== WRITTEN PROBLEM A ==
Write out the lines of the listing, from the line containing "How far is (265,6)" through the final line of the listing, both ends included.

== SELECTED EXCERPT ==

● ● ● ● ●

From 20d6d2119d752a8902004c797eb71b500a5fbe34 Mon Sep 17 00:00:00 2001
From: Francis Lata <francisalbertlata@gmail.com>
Date: Thu, 21 Nov 2024 03:55:54 -0800
Subject: [PATCH] get forward call to model work and setup multi-GPU

---
 examples/mlperf/model_train.py | 19 ++++++++++++-------
 extra/datasets/openimages.py   | 16 +++++++---------
 2 files changed, 19 insertions(+), 16 deletions(-)

diff --git a/examples/mlperf/model_train.py b/examples/mlperf/model_train.py
index ab22fbaef2..9e7958e736 100644
--- a/examples/mlperf/model_train.py
+++ b/examples/mlperf/model_train.py
@@ -343,7 +343,7 @@ def train_resnet():
 def train_retinanet():
   from examples.mlperf.dataloader import batch_load_retinanet
   from examples.mlperf.initializers import FrozenBatchNorm2d
-  from extra.datasets.openimages import MLPERF_CLASSES, BASEDIR, download_dataset
+  from extra.datasets.openimages import MLPERF_CLASSES, BASEDIR, download_dataset, normalize
   from extra.models.retinanet import RetinaNet
   from extra.models import resnet
   from extra.lr_scheduler import LambdaLR
@@ -354,6 +354,9 @@ def train_retinanet():
 
   NUM_CLASSES = len(MLPERF_CLASSES)

● ● ● ● ●

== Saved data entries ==
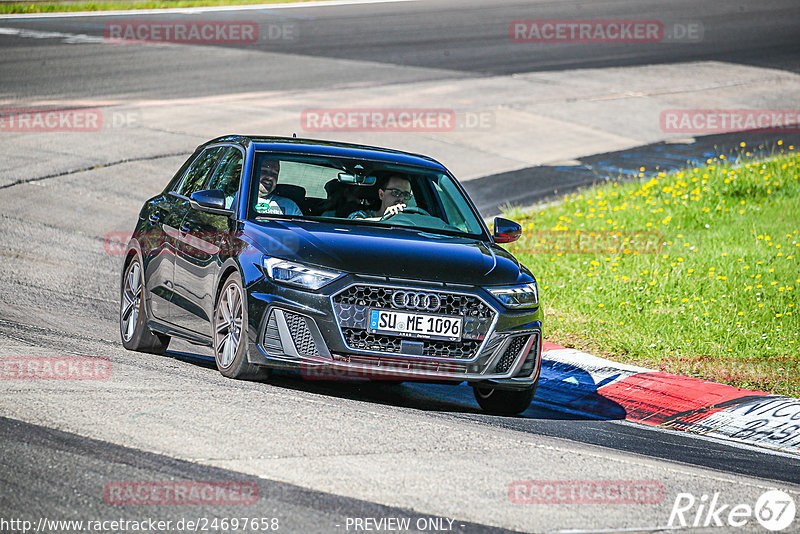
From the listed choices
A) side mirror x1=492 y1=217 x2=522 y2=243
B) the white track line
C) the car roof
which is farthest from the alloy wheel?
the white track line

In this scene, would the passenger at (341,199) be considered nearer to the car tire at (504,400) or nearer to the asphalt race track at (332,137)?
the asphalt race track at (332,137)

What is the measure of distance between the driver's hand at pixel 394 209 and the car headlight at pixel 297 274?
1.41m

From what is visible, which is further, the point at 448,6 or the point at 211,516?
the point at 448,6

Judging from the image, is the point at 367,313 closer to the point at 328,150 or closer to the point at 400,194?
the point at 400,194

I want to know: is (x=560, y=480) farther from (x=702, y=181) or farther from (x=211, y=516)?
(x=702, y=181)

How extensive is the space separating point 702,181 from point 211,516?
43.0 ft

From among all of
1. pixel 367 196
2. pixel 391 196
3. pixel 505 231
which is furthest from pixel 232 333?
pixel 505 231

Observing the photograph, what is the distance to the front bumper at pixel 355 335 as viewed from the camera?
7.25 metres

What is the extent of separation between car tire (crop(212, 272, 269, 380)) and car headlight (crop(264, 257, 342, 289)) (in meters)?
0.27

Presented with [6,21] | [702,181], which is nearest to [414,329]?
[702,181]

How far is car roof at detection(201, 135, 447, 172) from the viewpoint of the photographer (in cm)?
875

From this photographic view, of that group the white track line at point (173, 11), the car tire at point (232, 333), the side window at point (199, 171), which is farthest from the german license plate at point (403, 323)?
the white track line at point (173, 11)

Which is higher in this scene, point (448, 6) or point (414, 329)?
point (448, 6)

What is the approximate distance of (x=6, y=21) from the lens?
30.9m
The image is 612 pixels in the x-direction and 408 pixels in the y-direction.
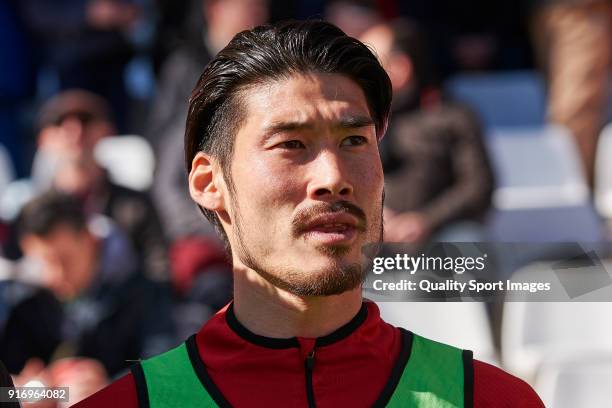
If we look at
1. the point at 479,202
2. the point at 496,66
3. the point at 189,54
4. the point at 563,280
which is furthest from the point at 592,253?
the point at 496,66

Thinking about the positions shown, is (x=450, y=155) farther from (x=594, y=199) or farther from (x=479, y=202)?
(x=594, y=199)

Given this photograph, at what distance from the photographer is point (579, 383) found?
9.66ft

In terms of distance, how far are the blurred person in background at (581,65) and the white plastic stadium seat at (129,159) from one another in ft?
7.45

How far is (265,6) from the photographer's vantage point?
231 inches

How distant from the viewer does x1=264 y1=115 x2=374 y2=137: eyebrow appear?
93.0 inches

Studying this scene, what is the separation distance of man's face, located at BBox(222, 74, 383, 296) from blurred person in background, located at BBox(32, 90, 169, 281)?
3094 millimetres

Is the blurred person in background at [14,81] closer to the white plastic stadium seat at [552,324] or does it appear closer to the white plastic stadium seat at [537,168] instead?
the white plastic stadium seat at [537,168]

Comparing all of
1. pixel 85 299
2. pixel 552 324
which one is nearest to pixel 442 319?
pixel 552 324

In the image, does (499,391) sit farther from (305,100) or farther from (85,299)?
(85,299)

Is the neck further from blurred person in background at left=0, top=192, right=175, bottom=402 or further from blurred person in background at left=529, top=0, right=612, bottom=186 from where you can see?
blurred person in background at left=529, top=0, right=612, bottom=186

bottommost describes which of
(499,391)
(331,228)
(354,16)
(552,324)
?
(552,324)

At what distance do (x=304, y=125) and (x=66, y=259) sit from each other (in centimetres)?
322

● ● ● ● ●

== WRITTEN PROBLEM B ==
Reproduce the passage of the patch from "From 20d6d2119d752a8902004c797eb71b500a5fbe34 Mon" up to and including "insertions(+), 16 deletions(-)".

== RIGHT ANSWER A ==
How far is (265,6) from the photographer's vantage point?
231 inches

How distant from the viewer does x1=264 y1=115 x2=374 y2=137: eyebrow appear?
93.0 inches

Studying this scene, what is the separation distance of man's face, located at BBox(222, 74, 383, 296) from blurred person in background, located at BBox(32, 90, 169, 281)?
3094 millimetres

Is the blurred person in background at [14,81] closer to the white plastic stadium seat at [552,324] or does it appear closer to the white plastic stadium seat at [537,168] instead?
the white plastic stadium seat at [537,168]

Comparing all of
1. pixel 85 299
2. pixel 552 324
which one is nearest to pixel 442 319?
pixel 552 324

In the image, does (499,391) sit farther from (305,100) or farther from (85,299)?
(85,299)

Is the neck further from blurred person in background at left=0, top=192, right=175, bottom=402 or further from blurred person in background at left=529, top=0, right=612, bottom=186 from where you can see?
blurred person in background at left=529, top=0, right=612, bottom=186

bottommost describes which of
(499,391)
(331,228)
(354,16)
(552,324)
?
(552,324)

At what distance do (x=304, y=125) and (x=66, y=259) sit from each other (in centimetres)?
322

== RIGHT ANSWER B ==
From 20d6d2119d752a8902004c797eb71b500a5fbe34 Mon Sep 17 00:00:00 2001
From: Francis Lata <francisalbertlata@gmail.com>
Date: Thu, 21 Nov 2024 03:55:54 -0800
Subject: [PATCH] get forward call to model work and setup multi-GPU

---
 examples/mlperf/model_train.py | 19 ++++++++++++-------
 extra/datasets/openimages.py   | 16 +++++++---------
 2 files changed, 19 insertions(+), 16 deletions(-)